What the task asks = In this exercise, print only the lines from the line with "From the camera, what" to the last line of the data below, inclusive. Any pictures should be left out.

※ ※ ※

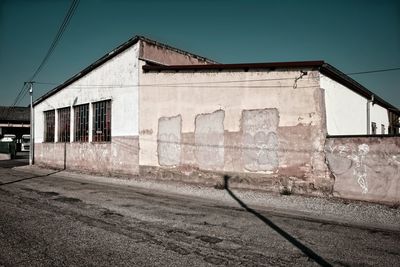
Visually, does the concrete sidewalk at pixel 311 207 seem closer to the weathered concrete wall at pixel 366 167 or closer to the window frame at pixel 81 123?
the weathered concrete wall at pixel 366 167

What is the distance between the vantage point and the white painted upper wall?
12023 mm

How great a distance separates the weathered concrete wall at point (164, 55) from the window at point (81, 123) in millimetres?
6051

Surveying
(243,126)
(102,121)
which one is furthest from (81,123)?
(243,126)

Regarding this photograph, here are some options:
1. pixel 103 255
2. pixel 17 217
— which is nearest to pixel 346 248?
pixel 103 255

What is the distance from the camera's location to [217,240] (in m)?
5.64

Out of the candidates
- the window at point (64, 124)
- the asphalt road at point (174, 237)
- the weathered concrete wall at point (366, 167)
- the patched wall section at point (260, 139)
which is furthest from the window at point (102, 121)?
the weathered concrete wall at point (366, 167)

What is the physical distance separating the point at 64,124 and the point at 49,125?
2.77 meters

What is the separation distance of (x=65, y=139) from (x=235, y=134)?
552 inches

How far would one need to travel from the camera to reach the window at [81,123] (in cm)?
1977

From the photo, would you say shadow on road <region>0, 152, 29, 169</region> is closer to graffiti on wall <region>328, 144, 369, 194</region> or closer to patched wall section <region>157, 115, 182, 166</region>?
patched wall section <region>157, 115, 182, 166</region>

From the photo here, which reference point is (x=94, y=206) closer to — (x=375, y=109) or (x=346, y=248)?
(x=346, y=248)

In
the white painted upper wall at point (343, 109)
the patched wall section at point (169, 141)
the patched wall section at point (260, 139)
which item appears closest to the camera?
the patched wall section at point (260, 139)

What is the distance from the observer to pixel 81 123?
20.3 meters

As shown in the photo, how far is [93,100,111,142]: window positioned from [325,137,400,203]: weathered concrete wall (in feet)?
39.2
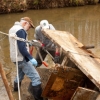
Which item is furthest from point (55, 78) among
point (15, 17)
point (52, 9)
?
point (52, 9)

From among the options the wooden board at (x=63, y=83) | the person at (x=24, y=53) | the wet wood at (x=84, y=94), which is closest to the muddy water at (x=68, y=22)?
the person at (x=24, y=53)

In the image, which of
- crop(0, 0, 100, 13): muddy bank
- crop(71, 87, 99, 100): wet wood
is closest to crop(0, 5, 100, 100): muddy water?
crop(0, 0, 100, 13): muddy bank

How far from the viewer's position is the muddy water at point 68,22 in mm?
9123

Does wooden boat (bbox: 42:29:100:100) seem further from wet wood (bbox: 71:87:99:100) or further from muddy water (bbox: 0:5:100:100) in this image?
muddy water (bbox: 0:5:100:100)

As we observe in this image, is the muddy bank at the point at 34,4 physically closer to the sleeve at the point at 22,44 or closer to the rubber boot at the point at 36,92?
the rubber boot at the point at 36,92

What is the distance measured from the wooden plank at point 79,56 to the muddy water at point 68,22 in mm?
1863

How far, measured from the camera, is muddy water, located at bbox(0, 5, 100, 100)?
9123 millimetres

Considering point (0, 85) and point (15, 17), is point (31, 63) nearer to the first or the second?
point (0, 85)

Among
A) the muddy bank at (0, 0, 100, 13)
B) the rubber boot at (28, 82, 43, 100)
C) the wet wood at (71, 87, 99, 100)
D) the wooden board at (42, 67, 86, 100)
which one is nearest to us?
the wet wood at (71, 87, 99, 100)

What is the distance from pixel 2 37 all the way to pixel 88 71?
22.7 ft

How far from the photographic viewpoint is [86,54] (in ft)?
16.6

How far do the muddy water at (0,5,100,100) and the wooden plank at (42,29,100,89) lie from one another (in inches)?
73.3

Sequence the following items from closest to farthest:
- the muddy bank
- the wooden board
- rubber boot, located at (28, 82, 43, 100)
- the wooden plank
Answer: the wooden plank → the wooden board → rubber boot, located at (28, 82, 43, 100) → the muddy bank

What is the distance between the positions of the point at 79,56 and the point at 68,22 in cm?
956
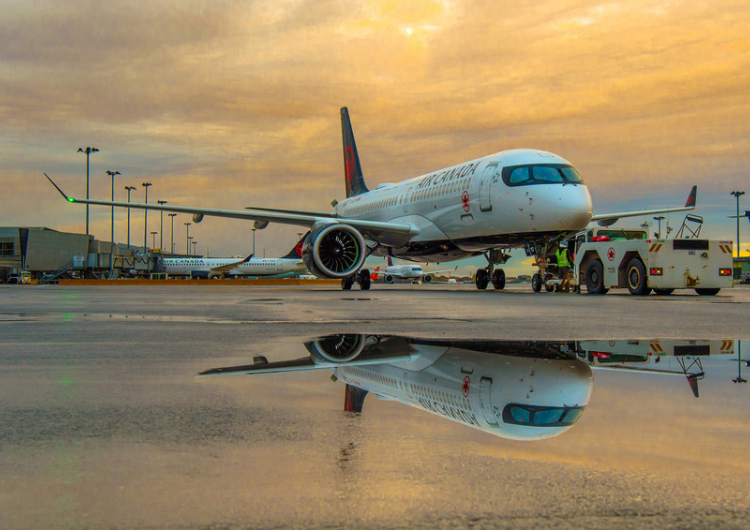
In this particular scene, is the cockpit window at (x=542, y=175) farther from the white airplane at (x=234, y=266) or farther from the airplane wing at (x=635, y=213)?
the white airplane at (x=234, y=266)

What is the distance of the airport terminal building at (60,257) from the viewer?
75250mm

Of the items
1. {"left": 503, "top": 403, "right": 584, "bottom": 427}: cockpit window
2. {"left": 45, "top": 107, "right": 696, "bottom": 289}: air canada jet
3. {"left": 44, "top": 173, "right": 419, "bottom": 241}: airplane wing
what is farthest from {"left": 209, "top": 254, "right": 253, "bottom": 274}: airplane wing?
{"left": 503, "top": 403, "right": 584, "bottom": 427}: cockpit window

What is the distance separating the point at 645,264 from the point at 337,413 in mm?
16724

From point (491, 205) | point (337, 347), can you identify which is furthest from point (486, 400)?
point (491, 205)

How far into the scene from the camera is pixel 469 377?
3.83 m

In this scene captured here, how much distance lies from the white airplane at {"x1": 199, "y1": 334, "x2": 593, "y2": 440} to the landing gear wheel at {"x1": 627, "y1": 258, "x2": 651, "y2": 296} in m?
13.6

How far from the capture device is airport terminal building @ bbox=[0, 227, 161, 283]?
75.2 m

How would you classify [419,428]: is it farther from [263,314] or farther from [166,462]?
[263,314]

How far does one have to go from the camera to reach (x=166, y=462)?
2.18m

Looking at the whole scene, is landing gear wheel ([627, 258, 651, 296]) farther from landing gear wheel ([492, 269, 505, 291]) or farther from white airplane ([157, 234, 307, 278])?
white airplane ([157, 234, 307, 278])

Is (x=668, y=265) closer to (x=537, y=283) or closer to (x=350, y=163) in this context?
(x=537, y=283)

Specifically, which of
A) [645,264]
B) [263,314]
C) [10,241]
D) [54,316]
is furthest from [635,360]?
[10,241]

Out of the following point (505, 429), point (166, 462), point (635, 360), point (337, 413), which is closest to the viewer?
point (166, 462)

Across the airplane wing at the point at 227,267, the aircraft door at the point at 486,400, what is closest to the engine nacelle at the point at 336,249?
the aircraft door at the point at 486,400
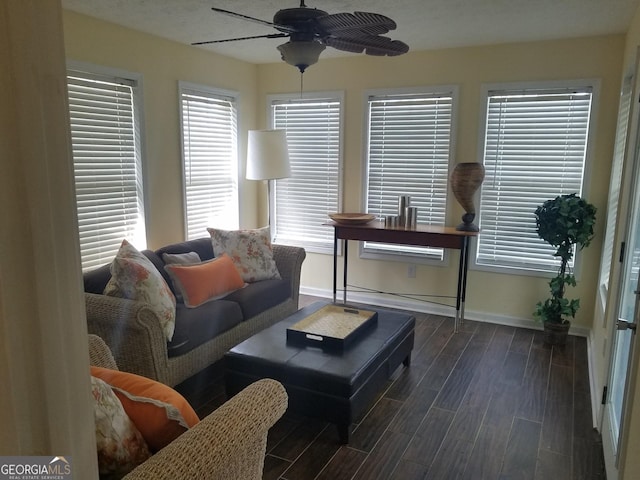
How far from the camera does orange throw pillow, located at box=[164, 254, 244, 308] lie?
3365 mm

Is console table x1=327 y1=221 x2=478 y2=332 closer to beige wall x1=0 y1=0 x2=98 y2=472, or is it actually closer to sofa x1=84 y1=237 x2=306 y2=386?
sofa x1=84 y1=237 x2=306 y2=386

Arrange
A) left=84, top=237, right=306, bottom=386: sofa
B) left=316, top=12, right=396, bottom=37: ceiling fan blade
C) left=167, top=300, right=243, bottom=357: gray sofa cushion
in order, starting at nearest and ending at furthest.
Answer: left=316, top=12, right=396, bottom=37: ceiling fan blade
left=84, top=237, right=306, bottom=386: sofa
left=167, top=300, right=243, bottom=357: gray sofa cushion

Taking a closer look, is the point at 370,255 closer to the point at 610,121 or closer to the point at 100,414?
the point at 610,121

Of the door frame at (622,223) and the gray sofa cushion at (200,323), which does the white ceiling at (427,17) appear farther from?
the gray sofa cushion at (200,323)

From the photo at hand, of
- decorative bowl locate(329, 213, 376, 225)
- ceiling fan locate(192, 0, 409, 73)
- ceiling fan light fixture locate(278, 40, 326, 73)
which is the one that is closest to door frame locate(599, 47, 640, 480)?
ceiling fan locate(192, 0, 409, 73)

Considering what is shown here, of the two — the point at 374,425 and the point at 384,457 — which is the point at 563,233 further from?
the point at 384,457

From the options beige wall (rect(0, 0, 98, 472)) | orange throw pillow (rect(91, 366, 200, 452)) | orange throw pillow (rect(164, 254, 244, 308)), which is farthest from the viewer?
orange throw pillow (rect(164, 254, 244, 308))

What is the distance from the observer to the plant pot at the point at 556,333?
12.9 ft

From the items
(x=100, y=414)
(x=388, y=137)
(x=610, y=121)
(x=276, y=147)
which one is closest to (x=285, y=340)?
(x=100, y=414)

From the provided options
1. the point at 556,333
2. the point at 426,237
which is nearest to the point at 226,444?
the point at 426,237

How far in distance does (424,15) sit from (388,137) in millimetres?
1502

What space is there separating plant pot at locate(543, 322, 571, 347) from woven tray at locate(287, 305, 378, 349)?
1.68m

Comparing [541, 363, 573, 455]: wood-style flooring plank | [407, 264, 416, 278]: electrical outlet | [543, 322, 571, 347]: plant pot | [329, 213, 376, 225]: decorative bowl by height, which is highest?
[329, 213, 376, 225]: decorative bowl

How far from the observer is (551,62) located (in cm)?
404
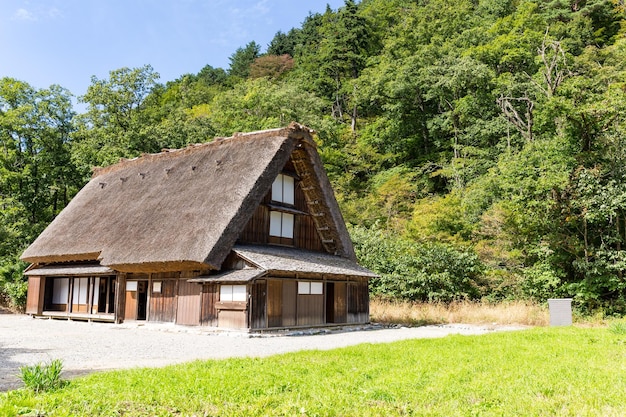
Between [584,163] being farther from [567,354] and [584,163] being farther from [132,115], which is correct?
[132,115]

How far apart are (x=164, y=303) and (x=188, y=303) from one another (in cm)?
145

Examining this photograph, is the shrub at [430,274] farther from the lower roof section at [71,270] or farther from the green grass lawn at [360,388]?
the green grass lawn at [360,388]

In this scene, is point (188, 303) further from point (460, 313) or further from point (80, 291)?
point (460, 313)

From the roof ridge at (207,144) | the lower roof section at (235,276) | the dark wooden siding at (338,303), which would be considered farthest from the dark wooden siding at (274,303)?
the roof ridge at (207,144)

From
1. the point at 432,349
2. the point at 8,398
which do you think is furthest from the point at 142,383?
the point at 432,349

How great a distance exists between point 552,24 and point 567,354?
39.6 metres

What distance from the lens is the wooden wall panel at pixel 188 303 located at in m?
18.1

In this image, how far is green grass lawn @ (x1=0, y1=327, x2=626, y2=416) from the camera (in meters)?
5.65

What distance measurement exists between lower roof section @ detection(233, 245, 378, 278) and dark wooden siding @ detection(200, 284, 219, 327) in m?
1.62

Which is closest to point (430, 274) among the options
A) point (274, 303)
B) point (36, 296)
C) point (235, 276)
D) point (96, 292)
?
point (274, 303)

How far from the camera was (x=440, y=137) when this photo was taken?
43469 mm

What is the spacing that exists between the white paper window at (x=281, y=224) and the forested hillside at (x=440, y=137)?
7.16 metres

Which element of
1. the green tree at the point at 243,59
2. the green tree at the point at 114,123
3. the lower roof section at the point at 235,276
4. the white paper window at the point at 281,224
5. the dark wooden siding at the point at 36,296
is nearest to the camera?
the lower roof section at the point at 235,276

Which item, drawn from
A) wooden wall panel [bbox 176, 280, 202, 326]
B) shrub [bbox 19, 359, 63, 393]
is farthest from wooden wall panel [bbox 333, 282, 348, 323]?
shrub [bbox 19, 359, 63, 393]
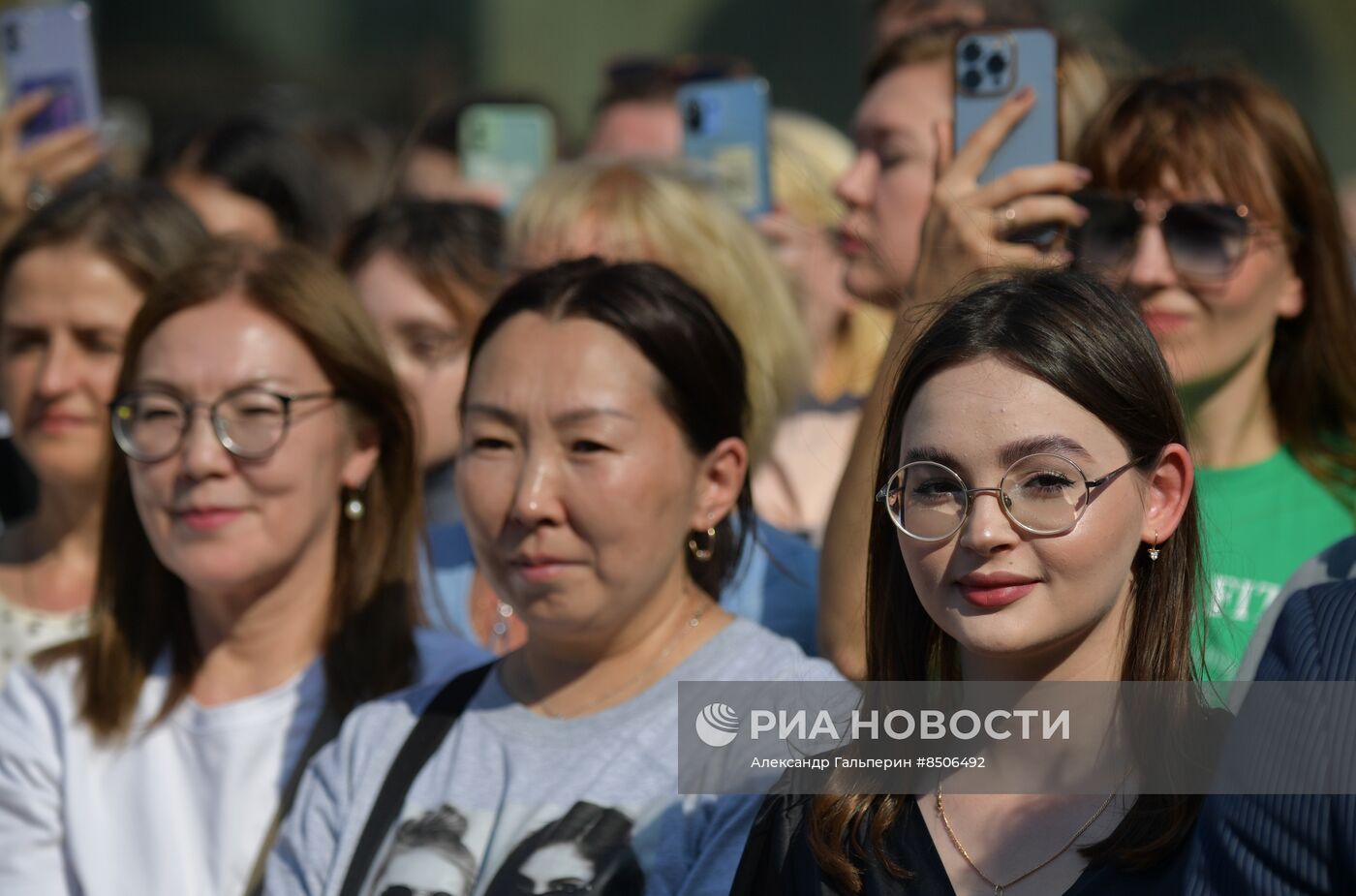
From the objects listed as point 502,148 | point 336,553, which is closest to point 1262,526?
point 336,553

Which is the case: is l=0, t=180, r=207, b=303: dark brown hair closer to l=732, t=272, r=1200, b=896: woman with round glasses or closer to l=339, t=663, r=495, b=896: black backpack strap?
l=339, t=663, r=495, b=896: black backpack strap

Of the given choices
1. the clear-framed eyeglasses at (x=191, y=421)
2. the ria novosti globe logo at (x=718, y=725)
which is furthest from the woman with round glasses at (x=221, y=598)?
the ria novosti globe logo at (x=718, y=725)

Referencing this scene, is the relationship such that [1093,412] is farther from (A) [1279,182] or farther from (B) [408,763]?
(A) [1279,182]

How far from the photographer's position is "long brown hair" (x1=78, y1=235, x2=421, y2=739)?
292 cm

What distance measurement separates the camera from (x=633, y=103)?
5.15 m

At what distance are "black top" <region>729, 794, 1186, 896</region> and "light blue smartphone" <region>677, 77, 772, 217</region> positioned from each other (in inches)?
89.1

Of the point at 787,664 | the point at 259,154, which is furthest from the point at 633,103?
the point at 787,664

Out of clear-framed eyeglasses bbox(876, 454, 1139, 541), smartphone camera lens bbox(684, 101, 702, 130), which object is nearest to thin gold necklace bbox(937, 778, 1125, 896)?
clear-framed eyeglasses bbox(876, 454, 1139, 541)

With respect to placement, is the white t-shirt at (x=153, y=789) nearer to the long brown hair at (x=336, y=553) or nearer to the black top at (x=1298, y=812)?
the long brown hair at (x=336, y=553)

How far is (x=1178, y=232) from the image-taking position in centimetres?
286

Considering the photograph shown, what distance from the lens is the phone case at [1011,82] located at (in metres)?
2.71

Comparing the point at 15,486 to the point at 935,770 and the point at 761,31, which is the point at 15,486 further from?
the point at 761,31

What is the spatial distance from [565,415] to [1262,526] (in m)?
1.28

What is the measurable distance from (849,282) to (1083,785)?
1672mm
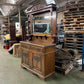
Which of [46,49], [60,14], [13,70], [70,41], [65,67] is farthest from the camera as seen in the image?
[60,14]

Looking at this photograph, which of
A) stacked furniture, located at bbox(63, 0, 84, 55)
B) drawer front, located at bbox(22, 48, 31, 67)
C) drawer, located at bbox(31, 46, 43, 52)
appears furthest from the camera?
stacked furniture, located at bbox(63, 0, 84, 55)

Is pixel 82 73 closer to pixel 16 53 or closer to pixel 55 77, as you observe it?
pixel 55 77

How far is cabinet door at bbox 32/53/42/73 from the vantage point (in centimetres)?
245

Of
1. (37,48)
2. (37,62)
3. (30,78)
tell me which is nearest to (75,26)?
(37,48)

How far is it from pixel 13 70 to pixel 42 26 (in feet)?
5.78

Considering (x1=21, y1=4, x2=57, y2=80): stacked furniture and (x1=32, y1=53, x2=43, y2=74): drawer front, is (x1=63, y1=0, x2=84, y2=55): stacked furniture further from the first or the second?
(x1=32, y1=53, x2=43, y2=74): drawer front

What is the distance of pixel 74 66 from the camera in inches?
126

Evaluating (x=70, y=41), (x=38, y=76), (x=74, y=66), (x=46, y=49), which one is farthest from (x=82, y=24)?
(x=38, y=76)

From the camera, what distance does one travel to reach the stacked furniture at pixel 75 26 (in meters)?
4.08

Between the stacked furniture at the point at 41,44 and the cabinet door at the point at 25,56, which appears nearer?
the stacked furniture at the point at 41,44

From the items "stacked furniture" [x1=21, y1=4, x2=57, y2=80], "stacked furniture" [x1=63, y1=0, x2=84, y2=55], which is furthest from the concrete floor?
"stacked furniture" [x1=63, y1=0, x2=84, y2=55]

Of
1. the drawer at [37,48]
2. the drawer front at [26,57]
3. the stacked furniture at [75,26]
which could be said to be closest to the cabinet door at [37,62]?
the drawer at [37,48]

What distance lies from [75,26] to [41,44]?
96.3 inches

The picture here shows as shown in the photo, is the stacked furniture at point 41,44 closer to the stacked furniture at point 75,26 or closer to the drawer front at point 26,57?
the drawer front at point 26,57
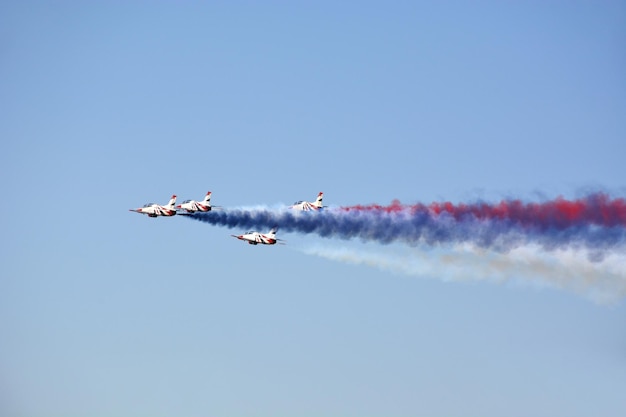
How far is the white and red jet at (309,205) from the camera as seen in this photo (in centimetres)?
13425

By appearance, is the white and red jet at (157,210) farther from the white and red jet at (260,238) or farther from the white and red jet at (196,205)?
the white and red jet at (260,238)

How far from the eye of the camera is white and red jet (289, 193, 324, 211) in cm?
13425

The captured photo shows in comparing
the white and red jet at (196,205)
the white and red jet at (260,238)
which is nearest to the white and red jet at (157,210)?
the white and red jet at (196,205)

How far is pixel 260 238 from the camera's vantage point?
128125 mm

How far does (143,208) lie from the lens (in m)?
135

※ ※ ※

Response for this exercise =
From the camera, what distance does one travel to reach the stacked furniture at pixel 75 26 (in meters)?
4.08

Between the stacked furniture at the point at 41,44 and the cabinet door at the point at 25,56, which appears nearer?
the stacked furniture at the point at 41,44

From the items "stacked furniture" [x1=21, y1=4, x2=57, y2=80], "stacked furniture" [x1=63, y1=0, x2=84, y2=55], which is furthest from the concrete floor?
"stacked furniture" [x1=63, y1=0, x2=84, y2=55]

Of
1. the drawer at [37,48]
2. the drawer front at [26,57]
3. the stacked furniture at [75,26]
which could be said to be closest to the cabinet door at [37,62]?
the drawer at [37,48]

What distance lies from [75,26] to [41,44]?
96.3 inches

The picture here shows as shown in the photo, is the stacked furniture at point 41,44 closer to the stacked furniture at point 75,26 or closer to the drawer front at point 26,57?
the drawer front at point 26,57
How far is the white and red jet at (309,205) from the camera as seen in this photo (in centimetres)?
13425

By appearance, is the white and red jet at (157,210) farther from the white and red jet at (260,238) or farther from the white and red jet at (196,205)?
the white and red jet at (260,238)

How far from the eye of the camera is white and red jet (289, 193, 324, 211) in cm?
13425

The captured photo shows in comparing
the white and red jet at (196,205)
the white and red jet at (260,238)
which is nearest to the white and red jet at (157,210)?
the white and red jet at (196,205)

How far is pixel 260 238 from the camera's vantage point?
128125 mm

How far does (143,208) lie from the lens (in m)?
135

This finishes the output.